Hal itu lantaran surat perintah penghentian penyidikan kasus tersebut dibatalkan setelah Mahfud melakukan rapat bersama LPSK, Kabareskrim Komjen Agus Andrianto, Kompolnas, kejaksaan, Kemenkop UKM di kantor Kemenko Polhukam, Jakarta, Senin (21/11/2022).
"Oleh sebab itu kepada empat tersangka dan tiga saksi, yaitu N, MF, WH, ZPA (tersangka), kemudian saksinya yang juga dianggap terlibat itu, A, T, dan H itu supaya diproses ke pengadilan," kata Mahfud dalam keterangan video dari Humas Kemenko Polhukam, hari ini.
Kasus itu sempat berhenti karena mendapat SP3 dengan alasan laporan telah dicabut.

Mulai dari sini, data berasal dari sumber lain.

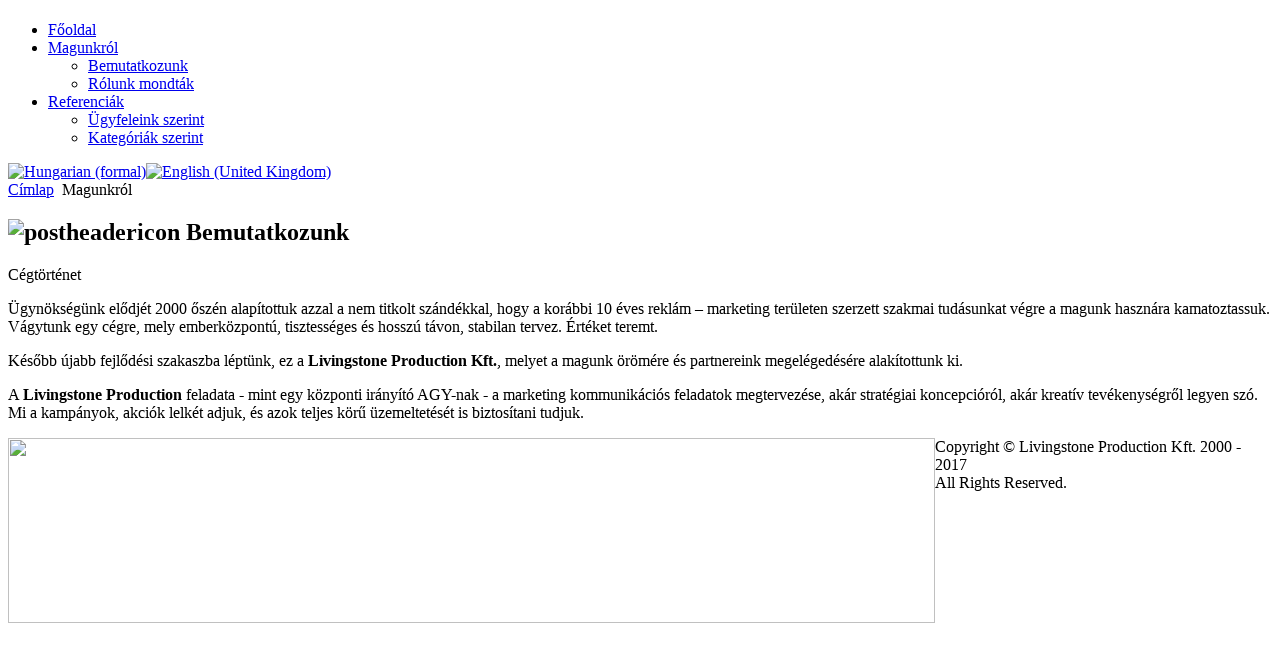

--- FILE ---
content_type: text/html; charset=utf-8
request_url: http://livingstone.hu/hu/magunkrol.html
body_size: 2140
content:
<!DOCTYPE html PUBLIC "-//W3C//DTD XHTML 1.0 Transitional//EN" "http://www.w3.org/TR/xhtml1/DTD/xhtml1-transitional.dtd">
<html xmlns="http://www.w3.org/1999/xhtml" xml:lang="hu-hu" lang="hu-hu" >
<head>
   <base href="http://livingstone.hu/magunkrol.html" />
  <meta http-equiv="content-type" content="text/html; charset=utf-8" />
  <meta name="robots" content="index, follow" />
  <meta name="keywords" content="Livingstone Production Kft." />
  <meta name="title" content="Bemutatkozunk" />
  <meta name="author" content="Administrator" />
  <meta name="description" content="Livingstone Production Kft." />
  <meta name="generator" content="Joomla! 1.5 - Open Source Content Management" />
  <title>Bemutatkozunk</title>
  <link rel="stylesheet" href="/modules/mod_jflanguageselection/tmpl/mod_jflanguageselection.css" type="text/css" />
  <script type="text/javascript" src="/media/system/js/mootools.js"></script>
  <script type="text/javascript" src="/media/system/js/caption.js"></script>

 <link rel="stylesheet" href="/templates/system/css/system.css" type="text/css" />
 <link rel="stylesheet" href="/templates/system/css/general.css" type="text/css" />
 <link rel="stylesheet" type="text/css" href="/templates/livingstone2/css/template.css" media="screen" />
 <!--[if IE 6]><link rel="stylesheet" href="/templates/livingstone2/css/template.ie6.css" type="text/css" media="screen" /><![endif]-->
 <!--[if IE 7]><link rel="stylesheet" href="/templates/livingstone2/css/template.ie7.css" type="text/css" media="screen" /><![endif]-->
 <script type="text/javascript" src="/templates/livingstone2/script.js"></script>
</head>
<body class="joomla15">
<div id="art-main">
<div class="art-sheet">
    <div class="art-sheet-body">
<div class="art-header">
    <div class="art-header-jpeg"></div>
<div class="art-logo">
 <h1 id="name-text" class="art-logo-name"><a href="/"> </a></h1>
</div>

</div>
<div class="art-nav">
			<ul class="art-menu"><li class="item82"><a href="http://livingstone.hu/"><span class="l"></span><span class="r"></span><span class="t">Főoldal</span></a></li><li id="current" class="parent active item28"><a href="/hu/magunkrol.html" class=" active"><span class="l"></span><span class="r"></span><span class="t">Magunkról</span></a><ul><li class="item67"><a href="/hu/magunkrol/bemutatkozunk.html">Bemutatkozunk</a></li><li class="item68"><a href="/hu/magunkrol/rolunk-mondtak.html">Rólunk mondták</a></li></ul></li><li class="parent item58"><a href="/hu/referenciak.html"><span class="l"></span><span class="r"></span><span class="t">Referenciák</span></a><ul><li class="parent item69"><a href="/hu/referenciak/ugyfeleink-szerint.html">Ügyfeleink szerint</a></li><li class="parent item70"><a href="/hu/referenciak/kategoriak-szerint.html">Kategóriák szerint</a></li></ul></li></ul><div id="jflanguageselection"><div class="rawimages"><span id="active_language"><a href="http://livingstone.hu/hu/magunkrol.html"><img src="/components/com_joomfish/images/flags/hu.gif" alt="Hungarian (formal)" title="Hungarian (formal)" /></a></span><span><a href="http://livingstone.hu/en/from-ourselves.html"><img src="/components/com_joomfish/images/flags/en.gif" alt="English (United Kingdom)" title="English (United Kingdom)" /></a></span></div></div><!--Joom!fish V2.0.3 (Flash)-->
<!-- &copy; 2003-2009 Think Network, released under the GPL. -->
<!-- More information: at http://www.joomfish.net -->
</div>
<div class="art-content-layout">
    <div class="art-content-layout-row">
<div class="art-layout-cell art-content-wide">

<div class="art-post">
    <div class="art-post-body">
<div class="art-post-inner">
<div class="art-postcontent">
    <!-- article-content -->
<span class="breadcrumbs pathway">
<a href="http://livingstone.hu/" class="pathway">Címlap</a> <img src="/images/M_images/arrow.png" alt=""  /> Magunkról</span>

    <!-- /article-content -->
</div>
<div class="cleared"></div>
</div>

		<div class="cleared"></div>
    </div>
</div>
<div class="item-page"><div class="art-post">
    <div class="art-post-body">
<div class="art-post-inner">
<h2 class="art-postheader"><img src="/templates/livingstone2/images/postheadericon.png" alt="postheadericon" width="9" height="9" /> Bemutatkozunk</h2>
<div class="art-postcontent">
    <!-- article-content -->
<div class="art-article"><p>Cégtörténet</p>
<p>Ügynökségünk elődjét 2000 őszén alapítottuk azzal a nem titkolt szándékkal, hogy a korábbi 10 éves reklám – marketing területen szerzett szakmai tudásunkat végre a magunk hasznára kamatoztassuk. Vágytunk egy cégre, mely emberközpontú, tisztességes és hosszú távon, stabilan tervez. Értéket teremt.</p>
<p>Később újabb fejlődési szakaszba léptünk, ez a <strong>Livingstone Production Kft.</strong>, melyet a magunk örömére és partnereink megelégedésére alakítottunk ki.</p>
<p>A <strong>Livingstone </strong><strong>Production </strong>feladata - mint egy központi irányító AGY-nak - a marketing kommunikációs feladatok megtervezése, akár stratégiai koncepcióról, akár kreatív tevékenységről legyen szó.<br /> Mi a kampányok, akciók lelkét adjuk, és azok teljes körű üzemeltetését is biztosítani tudjuk.</p></div>
    <!-- /article-content -->
</div>
<div class="cleared"></div>
</div>

		<div class="cleared"></div>
    </div>
</div>
</div>
</div>

    </div>
</div>
<div class="cleared"></div>

<div class="art-nostyle">
<div><img src="/images/stories/lablec.jpg" border="0" width="927" height="185" style="float: left;" /></div></div>
<div class="art-footer">
    <div class="art-footer-body">
        <div class="art-footer-text">
      <p>Copyright © Livingstone Production Kft. 2000 - 2017<br />
All Rights Reserved.</p>

              </div>
        <div class="cleared"></div>
    </div>
</div>

		<div class="cleared"></div>
    </div>
</div>
<div class="cleared"></div>
<p class="art-page-footer"></p>

</div>

</body>
</html>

Mahfud menjelaskan alasan SP3 karena pencabutan laporan itu tidak benar secara hukum. Di dalam hukum, laporan tidak bisa dicabut, sementara pengaduan dapat dicabut.
Ia juga menegaskan, tidak ada konsep restorative justice pada kejahatan yang serius. Oleh karena itu, perkara tersebut harus terus dibawa ke pengadilan.
"Kalau kejahatan yang serius, yang ancamannya misalnya lebih dari empat tahun atau lebih dari lima tahun itu tidak ada restorative justice," ujarnya.
"Karena ini banyak yang salah kaprah. Ada orang tertangkap korupsi, lalu minta restorative justice. Tidak ada restorative justice di dalam kejahatan," katanya.